● **Exercise brief**
Restate word for word the lines of the records below, starting at the line that contains "New Zealand, site" and ending at the line that contains "category: rabbit", with both of those lines included and nothing else.

● **Listed entries**
****
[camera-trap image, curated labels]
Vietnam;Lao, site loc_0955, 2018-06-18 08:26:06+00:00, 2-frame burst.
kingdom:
****
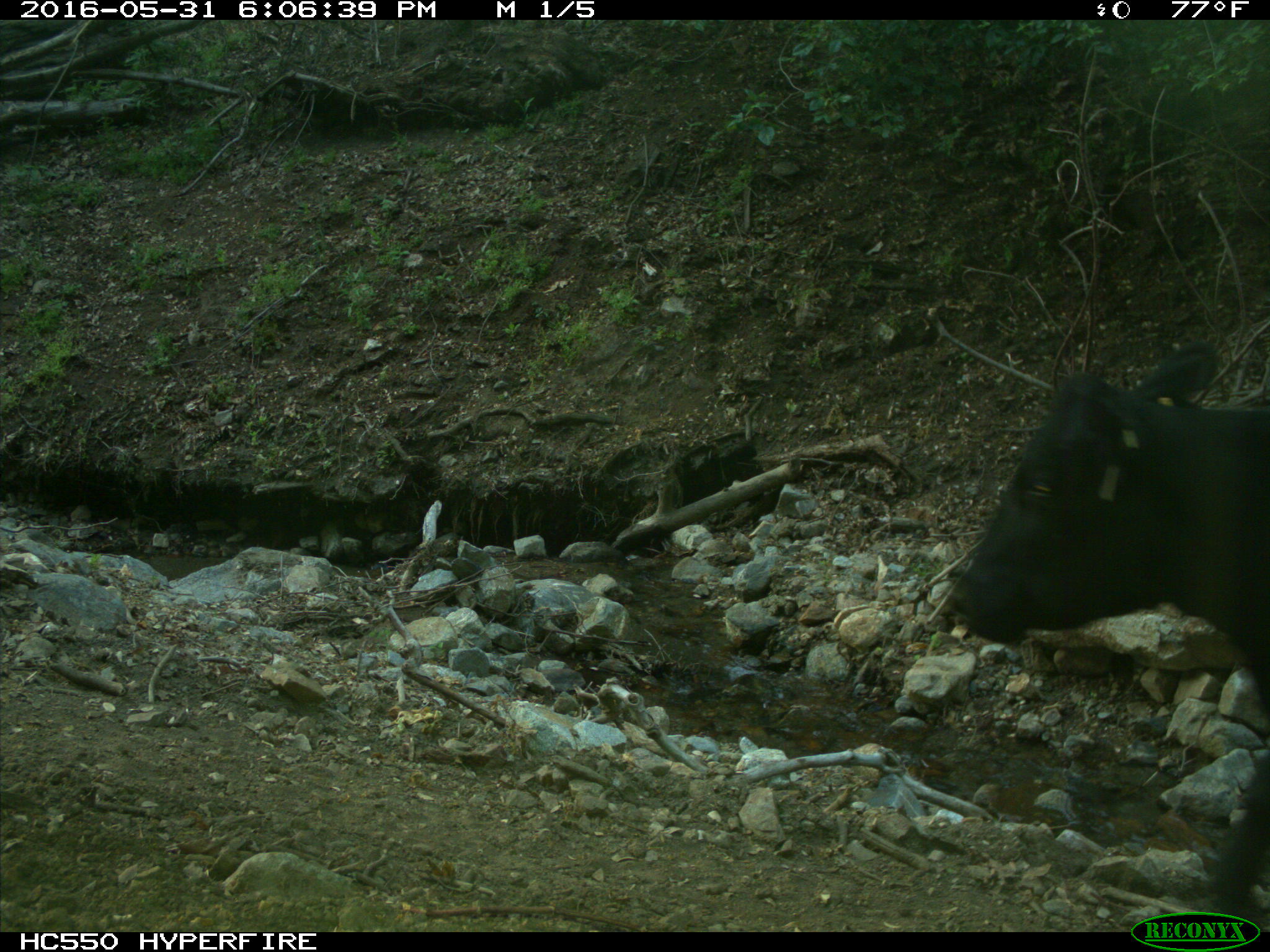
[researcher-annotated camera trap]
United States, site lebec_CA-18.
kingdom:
****
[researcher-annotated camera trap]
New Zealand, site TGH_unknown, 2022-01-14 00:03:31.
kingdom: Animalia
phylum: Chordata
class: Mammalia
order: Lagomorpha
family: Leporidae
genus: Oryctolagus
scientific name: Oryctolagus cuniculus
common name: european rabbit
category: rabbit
****
● **Response to this task**
New Zealand, site TGH_unknown, 2022-01-14 00:03:31.
kingdom: Animalia
phylum: Chordata
class: Mammalia
order: Lagomorpha
family: Leporidae
genus: Oryctolagus
scientific name: Oryctolagus cuniculus
common name: european rabbit
category: rabbit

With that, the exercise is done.